(Image-caption web data)
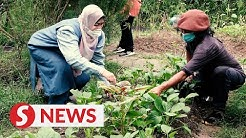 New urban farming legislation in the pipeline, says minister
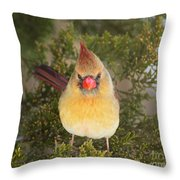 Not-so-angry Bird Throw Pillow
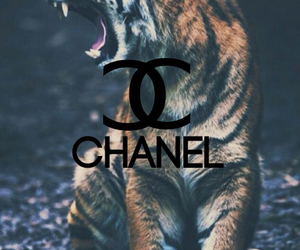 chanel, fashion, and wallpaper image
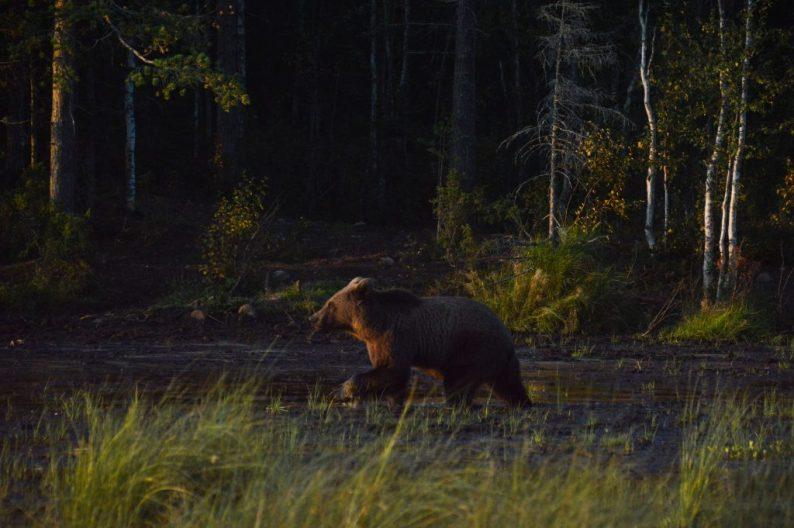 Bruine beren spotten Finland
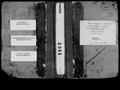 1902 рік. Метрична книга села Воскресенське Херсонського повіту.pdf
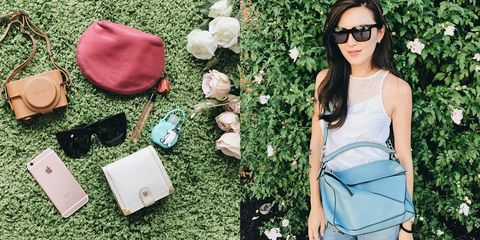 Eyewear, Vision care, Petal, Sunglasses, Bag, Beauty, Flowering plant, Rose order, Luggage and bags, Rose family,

## [YOUR INSTRUCTIONS]
Give back word for word the lines from the one containing "Bruine beren spotten Finland" through the final line of the data above. Pictures are to be left out.

## [SOLUTION]
 Bruine beren spotten Finland
 1902 рік. Метрична книга села Воскресенське Херсонського повіту.pdf
 Eyewear, Vision care, Petal, Sunglasses, Bag, Beauty, Flowering plant, Rose order, Luggage and bags, Rose family,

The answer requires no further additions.